Máchenka no contesta; pero se inclina más sobre su baúl. Este borrachín sin carácter no representaba nada en su casa. Desempeña un papel nulo a los ojos de todos, incluso de la servidumbre, y sus excusas carecen de valor...

—¡Hum!... Se calla usted... ¿No le basta? En tal caso, le presento mis excusas en nombre de mi mujer. En su nombre, repito... ella procedió mal y sin delicadeza; lo confieso como caballero...

Nicolás Serguievitch da un paseo por el cuarto, suspira y prosigue:

—Veo que usted no me permite que mi conciencia se tranquilice...

—Pero yo sé que usted no tiene la culpa—dijo Máchenka fijando en él sus grandes ojos llorosos.

—Naturalmente... Sin embargo... no se marche usted... se lo ruego...

Máchenka mueve negativamente la cabeza. Nicolás Serguievitch párase ante la ventana y golpea los cristales.

—Para mí, estos disgustos son un verdadero martirio... ¿Quiere usted que me ponga de rodillas? La han humillado, usted llora y quiere marcharse; pero yo también tengo mi orgullo, y usted no hace caso. ¿O quiere usted que le diga una cosa que no me atrevería a decir ni en la confesión? ¿Quiere usted que le confiese lo que no diré sino en la hora de mi muerte?

Máchenka sigue muda.

—Soy yo quien ha cogido el broche de mi mujer. ¡Ya está usted satisfecha! Sí, soy yo quien lo ha cogido... Naturalmente, confío que usted no se lo dirá a nadie... Por Dios, ni una palabra a nadie, ni siquiera una alusión.
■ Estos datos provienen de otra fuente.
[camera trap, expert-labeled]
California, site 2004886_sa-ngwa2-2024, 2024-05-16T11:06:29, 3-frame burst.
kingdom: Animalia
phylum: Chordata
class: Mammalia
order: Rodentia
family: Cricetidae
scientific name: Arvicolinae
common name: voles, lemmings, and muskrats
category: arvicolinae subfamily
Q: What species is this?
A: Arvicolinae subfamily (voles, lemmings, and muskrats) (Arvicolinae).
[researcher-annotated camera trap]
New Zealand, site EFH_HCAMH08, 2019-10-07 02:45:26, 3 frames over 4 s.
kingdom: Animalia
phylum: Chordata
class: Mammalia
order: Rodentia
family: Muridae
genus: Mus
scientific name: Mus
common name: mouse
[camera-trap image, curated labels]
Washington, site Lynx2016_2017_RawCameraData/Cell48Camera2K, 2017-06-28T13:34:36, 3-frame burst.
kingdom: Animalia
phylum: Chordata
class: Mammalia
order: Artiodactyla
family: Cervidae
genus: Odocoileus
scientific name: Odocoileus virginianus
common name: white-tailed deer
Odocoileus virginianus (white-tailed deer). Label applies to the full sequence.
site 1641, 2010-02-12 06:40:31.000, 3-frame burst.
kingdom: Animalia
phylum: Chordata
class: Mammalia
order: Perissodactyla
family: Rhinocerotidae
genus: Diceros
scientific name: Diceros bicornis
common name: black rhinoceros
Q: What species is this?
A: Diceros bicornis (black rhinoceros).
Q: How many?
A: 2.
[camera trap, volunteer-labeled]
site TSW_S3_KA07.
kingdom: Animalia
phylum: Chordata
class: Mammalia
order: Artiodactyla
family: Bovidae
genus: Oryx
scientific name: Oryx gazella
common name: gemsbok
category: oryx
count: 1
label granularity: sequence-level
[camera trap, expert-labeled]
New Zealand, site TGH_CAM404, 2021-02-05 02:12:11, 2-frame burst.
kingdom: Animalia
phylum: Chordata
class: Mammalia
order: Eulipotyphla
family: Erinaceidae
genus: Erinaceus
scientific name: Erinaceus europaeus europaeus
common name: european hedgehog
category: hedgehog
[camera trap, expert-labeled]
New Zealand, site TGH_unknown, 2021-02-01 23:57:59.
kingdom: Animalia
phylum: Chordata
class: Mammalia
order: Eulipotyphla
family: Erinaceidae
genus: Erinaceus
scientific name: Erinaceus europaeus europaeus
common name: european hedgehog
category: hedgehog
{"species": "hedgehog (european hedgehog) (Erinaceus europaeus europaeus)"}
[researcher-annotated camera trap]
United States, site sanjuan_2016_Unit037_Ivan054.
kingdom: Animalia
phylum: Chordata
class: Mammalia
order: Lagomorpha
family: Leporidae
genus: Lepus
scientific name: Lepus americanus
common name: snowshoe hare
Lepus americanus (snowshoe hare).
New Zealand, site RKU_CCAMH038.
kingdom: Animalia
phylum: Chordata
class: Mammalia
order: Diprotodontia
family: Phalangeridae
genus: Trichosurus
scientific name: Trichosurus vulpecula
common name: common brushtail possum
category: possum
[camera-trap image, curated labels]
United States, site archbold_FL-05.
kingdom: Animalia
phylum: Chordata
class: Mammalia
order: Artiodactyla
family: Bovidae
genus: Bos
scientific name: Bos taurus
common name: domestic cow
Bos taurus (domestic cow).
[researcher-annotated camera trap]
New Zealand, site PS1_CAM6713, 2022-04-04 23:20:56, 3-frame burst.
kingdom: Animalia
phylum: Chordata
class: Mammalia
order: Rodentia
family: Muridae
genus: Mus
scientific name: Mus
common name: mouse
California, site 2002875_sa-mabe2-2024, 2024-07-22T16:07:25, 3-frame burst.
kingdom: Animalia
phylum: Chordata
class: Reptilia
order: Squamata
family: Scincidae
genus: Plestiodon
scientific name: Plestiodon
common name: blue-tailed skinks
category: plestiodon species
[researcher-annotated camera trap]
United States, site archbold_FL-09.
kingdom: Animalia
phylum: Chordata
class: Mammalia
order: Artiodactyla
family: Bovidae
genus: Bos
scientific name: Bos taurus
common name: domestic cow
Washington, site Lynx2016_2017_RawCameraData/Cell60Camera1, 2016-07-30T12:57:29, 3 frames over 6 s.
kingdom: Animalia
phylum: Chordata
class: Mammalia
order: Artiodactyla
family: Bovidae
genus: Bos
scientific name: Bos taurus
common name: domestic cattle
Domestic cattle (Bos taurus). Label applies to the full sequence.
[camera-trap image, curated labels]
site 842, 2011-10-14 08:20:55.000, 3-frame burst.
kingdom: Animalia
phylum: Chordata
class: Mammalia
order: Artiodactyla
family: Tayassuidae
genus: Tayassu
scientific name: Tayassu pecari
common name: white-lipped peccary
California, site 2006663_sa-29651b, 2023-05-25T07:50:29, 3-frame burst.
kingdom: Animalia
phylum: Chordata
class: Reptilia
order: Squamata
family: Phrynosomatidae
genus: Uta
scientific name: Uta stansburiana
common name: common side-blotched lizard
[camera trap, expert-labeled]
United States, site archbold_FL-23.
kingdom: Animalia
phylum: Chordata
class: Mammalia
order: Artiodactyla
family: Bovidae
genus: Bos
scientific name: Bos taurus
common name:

Máchenka, entre asustada y asombrada, sigue embalando su ropa. Coge sus efectos y los tira al azar en la maleta y en el cesto. Después de la confesión de Nicolás Serguievitch no puede quedarse un solo momento, ni sabe qué partido tomar.

—En esto no hay nada de asombroso—prosigue al cabo de un rato Nicolás Serguievitch—. Es una cosa completamente natural... Necesito dinero, y ella me lo niega. Todo lo que hay aquí procede de mis padres, todo. Ese broche era de mi madre. Pero mi mujer se apoderó de todo... Usted se hará cargo. Yo no la puedo llevar a los tribunales... Le suplico que me perdone... ¡Quédese!... Comprender es perdonar. ¿Se queda usted?

—¡No!—afirma Máchenka temblando, pero enérgica—. Déjeme que me vaya.

—¡No, no! Que Dios la bendiga—suspira Nicolás Serguievitch, sentándose en un banquito junto a la maleta—. Confieso que admiro a quienes saben aún indignarse y ofenderse. Me quedaría aquí una eternidad mirando su cara irritada... ¿De modo que no quiere usted quedarse? Lo correcto... esto no puede ser... es natural... pero ¿qué he de hacer yo? ¿Marcharme a una de nuestras fincas? Allí tampoco hay mas que dependientes de mi mujer. Todos, administradores y colonos, ¡que el diablo se los lleve!, no hacen mas que hipotecar y rehipotecar. ¡Bribones!

—¡Nicolás Serguievitch!—grita desde la escalera la voz de Fedosia Vasilevna.

—¿De modo que no se queda usted?—insiste Nicolás Serguievitch levantándose y dirigiéndose hacia la puerta—. Quédese usted; vendré a verla en su cuarto... charlaremos... Cuando usted se vaya no quedará en la casa un rostro humano: ¡Qué horrible perspectiva!

La cara pálida de Nicolás Serguievitch suplica; mas Máchenka mueve negativamente la cabeza. El hace un gesto desesperado y sale.

Media hora después Máchenka está en camino.